2. Wederrechtelijk Materiil, yaitu sesuatu perbuatan “mungkin” wederrechtelijk, walaupun
tidak dengan tegas dilarang dan diancam dengan hukuman oleh undang-undang. Melainkan
juga asas-asas umum yang terdapat di dalam lapangan hukum (algemen beginsel).

Perbuatan “melawan hukum” dalam konteks Hukum Pidana dengan dalam konteks Hukum
Perdata adalah lebih dititikberatkan pada perbedaan sifat Hukum Pidana yang bersifat publik
dan Hukum Perdata yang bersifat privat. Yang membedakan antara perbuatan (melawan
hukum) pidana dengan perbuatan melawan hukum (perdata) adalah bahwa sesuai dengan
sifatnya sebagai hukum publik, maka dengan perbuatan pidana, ada kepentingan umum yang
dilanggar (disamping mungkin juga kepentingan individu), sedangkan dengan perbuatan
melawan hukum (perdata) maka yang dilanggar hanya kepentingan pribadi saja.”

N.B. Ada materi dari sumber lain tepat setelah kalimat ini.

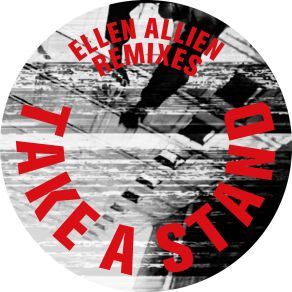 Download track Take A Stand (Jonas Kopp Remix) Ellen Allien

3a. Tentu saja dapat, menurut Pasal 359 Kitab Undang-Undang Hukum Pidana (“KUHP”) diatur
mengenai perbuatan yang mengakibatkan orang mati karena salahnya:
“Barang siapa karena kesalahannya (kealpaannya) menyebabkan orang lain mati, diancam
dengan pidana penjara paling lama lima tahun atau pidana kurungan paling lama satu tahun.”

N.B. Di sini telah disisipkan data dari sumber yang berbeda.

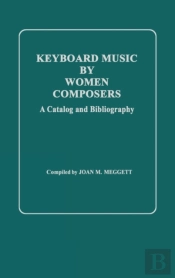 Keyboard Music By Women Composers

Terkait pasal ini, R. Soesilo dalam bukunya yang berjudul Kitab Undang-Undang Hukum Pidana
(KUHP) Serta Komentar-Komentarnya Lengkap Pasal Demi Pasal, menjelaskan bahwa mati
orang di sini tidak dimaksud sama sekali oleh terdakwa, akan tetapi kematian tersebut hanya
merupakan akibat dari pada kurang hati-hati atau lalainya terdakwa (delik culpa), Sedangkan,
yang dimaksud dengan “karena kesalahannya” adalah kurang hati-hati, lalai lupa, amat kurang
perhatian.


3b. Dalam teori hukum pidana, yang dilakukan oleh Gatot dapat dikategorikan ke dalam
sebuah bentuk kesalahan yaitu, kealpaan yang tidak disadari (onbewuste schuld), yang dalam
hal ini si pelaku melakukan sesuatu itu yang tidak menyadari kemungkinan akan timbulnya
sesuatu akibat, padahal seharusnya ia dapat menduga sebelumnya.

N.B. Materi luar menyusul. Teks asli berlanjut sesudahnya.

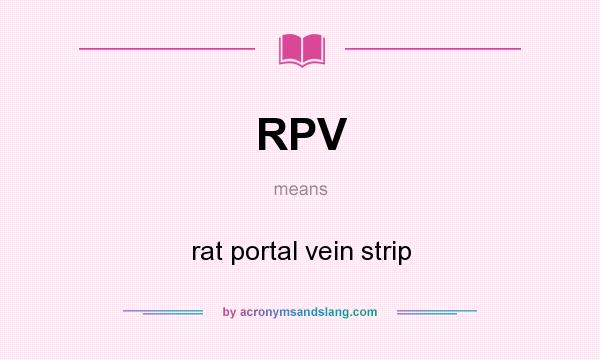 What does RPV mean? It stands for rat portal vein strip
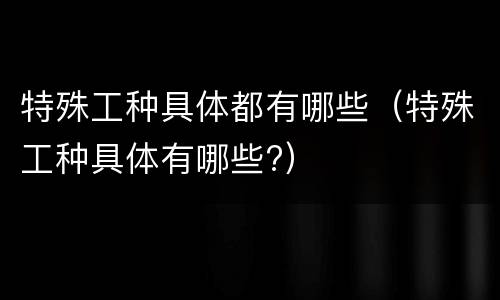 特殊工种具体都有哪些（特殊工种具体有哪些?）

Dalam pengertian hukum positif, pembunuhan tidak disengaja adalah pembunuhan yang
dilakukan dengan tidak disengaja dan merupakan bentuk kejahatan yang akibatnya tidak
dikehendaki oleh pelaku, karna kelalaian pelaku dari perbuatan tersebut timbul suatu akibat
yang dikategorikan sebagai tindak pidana.

Dalam kesalahan ini hal kedua pelaku sama sekali tidak menyadari perbuatannya dan tidak ada
niat untuk mencelakai korban, tetapi karna kelalaian dan kurang hati-hatiannya, perbuatan itu
mengakibatkan hilangnya nyawa orang lain. Kesalahan dalam beberapa rumusan tindak pidana
tertentu, seperti halnya didalam rumusan tindak pidana yang diatur dalam pasal 359 KUHP.
Unsur-unsur pembunuhan tidak disengaja sebagai berikut:
a. Kurangnya hati-hati dalam bertindak
b. Adanya unsur kelalaian
c. Adanya perbuatan yang mengakibatkan matinya korban.

Pada kasus tersebut, Gatot melemparkan goni berisi kerikil begitu saja padahal seharusnya ia
dapat memikirkan bahwa bisa saja ada orang lain yang berlalu lalang di sekitar tempat ia
bekerja sehingga ia tidak bisa sembarangan melemparkan batu-batu tersebut begitu saja.

Dia alpa, lalai, teledor dalam melakukan perbuatan tersebut, sebab jika dia cukup mematuhi
adanya larangan waktu melakukan perbuatan yang secara objektifkausal yang menimbulkan
hal yang dilarang dia tentu tidak alpa atau kurang berhati-hati agar jangan sampai
mengakibatkan hal yang dilarang. Oleh karena bentuk kesalahan ini juga disebut dalam
rumusan delik, maka juga harus dibuktikan.